Misjudging Moods: The Connection Between Brexit and Workplace Culture

The implications of the Brexit vote are far reaching and momentous; the economic and political effects are only just now being felt, but I’m more interested in the social aspect of the vote from the perspective of workplace culture.

In my experience, many workplaces are home to a total disconnect between upper management and general employees. Whether it’s values, goals, or general emotions about work, this disconnect can lead to a multitude of different conditions that create toxic workplace cultures, like a lack of trust, pervasive bullying and low productivity. In short, when managers completely fail to understand the points of view of their employees, workplace culture tends to go downhill.

Enter the Brexit vote – from an outsider’s perspective, it appears as though the political elites in the UK wholly misunderstood the emotions and plights of the average people. This disconnect allowed many UK voters to be swayed by general language, biases and misinformation in the media that took advantage of their frustrations. The political establishment misread the mood of the public, leading to a monumental (and potentially catastrophic) decision that is being felt the world over.

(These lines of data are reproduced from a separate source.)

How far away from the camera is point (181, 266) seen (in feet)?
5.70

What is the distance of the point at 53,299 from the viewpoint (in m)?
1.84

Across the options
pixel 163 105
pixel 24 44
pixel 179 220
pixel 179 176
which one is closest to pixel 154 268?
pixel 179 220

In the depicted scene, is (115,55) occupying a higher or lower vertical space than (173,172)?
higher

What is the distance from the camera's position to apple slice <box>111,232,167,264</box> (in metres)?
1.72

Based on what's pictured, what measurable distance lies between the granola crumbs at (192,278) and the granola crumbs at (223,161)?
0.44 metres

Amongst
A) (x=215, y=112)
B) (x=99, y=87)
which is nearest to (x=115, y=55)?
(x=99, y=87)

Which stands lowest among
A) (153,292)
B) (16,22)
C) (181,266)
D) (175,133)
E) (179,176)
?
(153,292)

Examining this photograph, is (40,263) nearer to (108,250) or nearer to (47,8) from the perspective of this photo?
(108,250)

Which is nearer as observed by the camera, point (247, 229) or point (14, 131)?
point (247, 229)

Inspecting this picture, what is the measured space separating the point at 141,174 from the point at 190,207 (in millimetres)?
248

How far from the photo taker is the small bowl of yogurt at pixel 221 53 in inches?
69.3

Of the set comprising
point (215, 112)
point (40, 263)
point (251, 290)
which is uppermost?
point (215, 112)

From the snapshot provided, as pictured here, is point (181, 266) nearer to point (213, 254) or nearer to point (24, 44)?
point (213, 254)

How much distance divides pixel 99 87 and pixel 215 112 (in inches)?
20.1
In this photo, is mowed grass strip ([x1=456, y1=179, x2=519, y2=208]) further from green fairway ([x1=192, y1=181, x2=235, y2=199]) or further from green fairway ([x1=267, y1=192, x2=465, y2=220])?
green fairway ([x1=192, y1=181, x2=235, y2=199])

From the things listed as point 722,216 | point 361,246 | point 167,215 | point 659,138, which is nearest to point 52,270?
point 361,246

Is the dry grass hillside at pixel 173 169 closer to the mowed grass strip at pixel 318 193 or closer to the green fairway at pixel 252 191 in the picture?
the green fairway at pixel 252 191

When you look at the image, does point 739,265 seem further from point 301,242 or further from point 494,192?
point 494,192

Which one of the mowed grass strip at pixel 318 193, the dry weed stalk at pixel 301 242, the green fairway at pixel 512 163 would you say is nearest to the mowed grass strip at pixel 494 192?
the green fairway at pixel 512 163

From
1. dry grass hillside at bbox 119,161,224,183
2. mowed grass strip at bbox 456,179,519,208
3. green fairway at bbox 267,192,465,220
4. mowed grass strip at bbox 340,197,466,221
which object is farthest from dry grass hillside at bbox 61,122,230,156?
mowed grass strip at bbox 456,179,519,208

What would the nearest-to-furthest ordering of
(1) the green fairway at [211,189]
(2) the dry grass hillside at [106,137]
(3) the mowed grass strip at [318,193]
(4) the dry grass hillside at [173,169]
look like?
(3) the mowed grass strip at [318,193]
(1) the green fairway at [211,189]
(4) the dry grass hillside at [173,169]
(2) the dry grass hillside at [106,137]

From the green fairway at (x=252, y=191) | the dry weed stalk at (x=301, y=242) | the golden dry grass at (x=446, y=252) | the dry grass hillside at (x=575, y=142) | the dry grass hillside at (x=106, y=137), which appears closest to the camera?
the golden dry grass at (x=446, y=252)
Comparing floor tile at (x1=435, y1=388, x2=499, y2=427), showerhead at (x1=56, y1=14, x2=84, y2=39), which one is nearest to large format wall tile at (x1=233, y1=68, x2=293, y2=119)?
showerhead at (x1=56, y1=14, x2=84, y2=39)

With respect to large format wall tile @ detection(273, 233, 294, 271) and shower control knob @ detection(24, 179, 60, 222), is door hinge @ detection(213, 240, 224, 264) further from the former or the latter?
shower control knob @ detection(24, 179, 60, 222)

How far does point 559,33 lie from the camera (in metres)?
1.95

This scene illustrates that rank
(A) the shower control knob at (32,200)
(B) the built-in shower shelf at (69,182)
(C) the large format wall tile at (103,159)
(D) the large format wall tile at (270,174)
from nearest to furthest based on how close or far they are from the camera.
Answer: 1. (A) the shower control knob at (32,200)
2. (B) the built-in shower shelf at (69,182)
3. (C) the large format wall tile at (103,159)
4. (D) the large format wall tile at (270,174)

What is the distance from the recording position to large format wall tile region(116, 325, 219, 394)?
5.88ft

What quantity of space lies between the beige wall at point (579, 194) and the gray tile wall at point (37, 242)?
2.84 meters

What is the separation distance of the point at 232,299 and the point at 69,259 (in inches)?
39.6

This is why emotional intelligence is so essential – both from a workplace culture perspective and a political perspective in terms of the Brexit vote. Managers should be aware of their employees’ feelings to avoid poisonous workplace cultures; similarly, the establishment of the political landscape need to be aware of the feelings of their constituents in order to effectively lead them. Understanding why people feel the way they do is the best way to diagnose issues and work together to solve them. A lack of understanding leads people to target issues that cloud how they’re really feeling – which is what appears to have happened in terms of the Brexit, which may not hold the solutions to the many real concerns UK citizens have about economic instability. In much the same way as employers use mass layoffs as a first rather than last resort, the British people seem to have taken the Brexit option as a first rather than last resort – and both have happened as the result of a fundamental disconnect between emotion and action.

While UK and EU citizens will undoubtedly continue to have mixed feelings on the Brexit vote, the fact that the top Google search in the UK was “What is the EU?” goes to show how essential communication and awareness are. Hopefully, this example will serve as a powerful lesson for the USA come November.